Extract individual files out of a huge remote ZIP archive on Cloudflare Workers — using HTTP byte-range reads, without downloading the whole archive.
Point it at a multi-gigabyte .zip sitting on any server that supports HTTP
range requests. rangezip reads only the archive's index, then pulls out exactly
the files you ask for and streams them into R2. A 50 GB archive where you want
three files costs you three files' worth of bandwidth and a few kilobytes of
index — not 50 GB.
The interesting part of this project is doing what looks impossible inside the platform's hard constraints. A Cloudflare Worker isolate has a small memory ceiling (tens of MB), yet rangezip extracts files out of archives orders of magnitude larger than that ceiling. The trick is that it never holds more than one byte-range slice in memory at a time: the ZIP index is read from the tail, each file's compressed bytes are streamed through the decompressor and into R2, and nothing — not the archive, not even a single extracted file — is ever fully buffered in the isolate.

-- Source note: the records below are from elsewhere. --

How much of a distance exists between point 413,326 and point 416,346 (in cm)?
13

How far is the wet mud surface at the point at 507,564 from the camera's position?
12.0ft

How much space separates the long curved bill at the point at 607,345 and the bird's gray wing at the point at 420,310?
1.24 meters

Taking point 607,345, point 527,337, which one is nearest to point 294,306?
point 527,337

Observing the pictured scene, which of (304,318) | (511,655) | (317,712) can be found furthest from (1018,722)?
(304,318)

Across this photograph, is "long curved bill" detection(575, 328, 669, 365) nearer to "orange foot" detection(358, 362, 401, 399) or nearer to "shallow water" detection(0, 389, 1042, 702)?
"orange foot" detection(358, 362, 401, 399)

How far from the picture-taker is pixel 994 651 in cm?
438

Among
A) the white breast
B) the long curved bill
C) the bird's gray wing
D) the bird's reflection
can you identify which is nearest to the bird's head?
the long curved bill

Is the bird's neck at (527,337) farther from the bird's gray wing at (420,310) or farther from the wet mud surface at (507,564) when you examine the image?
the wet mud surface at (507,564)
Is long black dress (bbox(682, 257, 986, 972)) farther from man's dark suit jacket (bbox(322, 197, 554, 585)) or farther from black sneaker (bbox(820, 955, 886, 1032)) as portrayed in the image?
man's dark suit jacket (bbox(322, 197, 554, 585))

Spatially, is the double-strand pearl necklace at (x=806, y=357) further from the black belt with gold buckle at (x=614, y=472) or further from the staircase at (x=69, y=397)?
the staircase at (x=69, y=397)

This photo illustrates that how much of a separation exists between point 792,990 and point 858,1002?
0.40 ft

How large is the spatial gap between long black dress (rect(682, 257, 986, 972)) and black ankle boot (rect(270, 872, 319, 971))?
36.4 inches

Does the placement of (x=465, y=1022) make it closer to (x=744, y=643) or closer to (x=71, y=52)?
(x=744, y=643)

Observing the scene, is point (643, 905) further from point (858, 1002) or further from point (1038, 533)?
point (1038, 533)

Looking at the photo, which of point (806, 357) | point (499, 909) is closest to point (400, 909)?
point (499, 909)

remote ZIP (could be 50 GB, on any range-capable host)
┌───────────────────────────────────────────────────┐
│ [local hdr][data] … [local hdr][data] │ central dir │EOCD│
└──────▲─────────────────▲──────────────┴──────▲──────┴─▲──┘
│ │ │ │
① range-GET tail (~64 KB) ───┼─────────────────┼─────────────────────┼────────┘
→ find EOCD / ZIP64, │ │ │
learn where the │ │ ② range-GET the central
central directory is │ │ directory bytes ────────┘
│ │ → parse every entry
│ │ (name, method, sizes,
│ │ CRC32, local offset)
③ per requested file: │ │
range-GET its 30-byte ────┘ │
local header → compute │ │
the exact data offset │ │
│ │
④ range-GET just the ────────┘ │
compressed bytes (streamed, never buffered) │
│ │
▼ │
⑤ DecompressionStream('deflate-raw') ──► FixedLengthStream(uncompressedSize) ──► R2.put
(method 8) or pass-through (method 0) (gives R2 an exact Content-Length;
asserts the produced byte count)
Coordinated by a Durable Object (one per job): tracks status in SQLite, fans
files out with bounded concurrency, isolates per-file failures.
-
Read the index without downloading the file. Range-GET the last ~64 KB and scan backwards for the End-Of-Central-Directory record (signature
0x06054b50). If the archive is larger than 4 GB or has more than 65 535 entries, the classic EOCD fields hold sentinel values and we follow the ZIP64 EOCD locator (0x07064b50) → ZIP64 EOCD (0x06064b50) to read the real 64-bit offsets. Then range-GET exactly the central-directory bytes and parse each central-directory file header (0x02014b50) into a list of entries: name, compression method, compressed/uncompressed size, local-header offset, CRC32. -
Find each file's true data offset. The central directory tells us where a file's local header is, but not where its data starts — the local header has its own filename-length and extra-field-length fields, which routinely differ from the central directory's. So per file we range-GET the 30-byte local header (
0x04034b50) and compute:dataOffset = localHeaderOffset + 30 + localNameLength + localExtraLength -
Stream the bytes out. Range-GET just the compressed bytes as a stream. For DEFLATE (method 8) we pipe through the platform-native
new DecompressionStream('deflate-raw'); for STORED (method 0) we pass the bytes straight through. The output is wrapped in aFixedLengthStreamsized to the known uncompressed length, thenputinto R2 at${prefix}/${name}. AFixedLengthStreamgives R2 a preciseContent-Length(so it never buffers the object to discover its size) and turns a truncated or corrupt inflate into a clean write-time error instead of a silently short object.Large STORED entries take a parallel path. A STORED entry above a threshold (64 MiB) needs no decompression, so its byte range splits cleanly: instead of one streamed
put, rangezip plans the range into parts (each ≥ 5 MiB to satisfy R2), range-GETs the parts in parallel with the same bounded concurrency as the per-file pool, streams each into an R2uploadPart, then completes the multipart upload. This lifts a single huge STORED file past the limits of one Worker invocation's single-stream pump. DEFLATE entries and small STORED entries keep the single-stream path. -
Coordinate with a Durable Object. One DO per job owns the job's state in SQLite, fans the per-file extractions out with bounded concurrency (6 at a time), records progress, and isolates per-file failures — one bad entry is recorded as
failedand the rest of the job continues.
The Worker also serves a self-contained demo UI at / (single HTML page,
vanilla JS, no build step). It walks you through: enter an access code → pick a
source (paste a ZIP URL or choose a sample) → pick a destination (the ephemeral
demo bucket, or your own S3/R2 bucket) → Extract → watch live progress over a
WebSocket with a real metrics panel, a per-file status log, a file browser
with downloads, and a countdown to cleanup.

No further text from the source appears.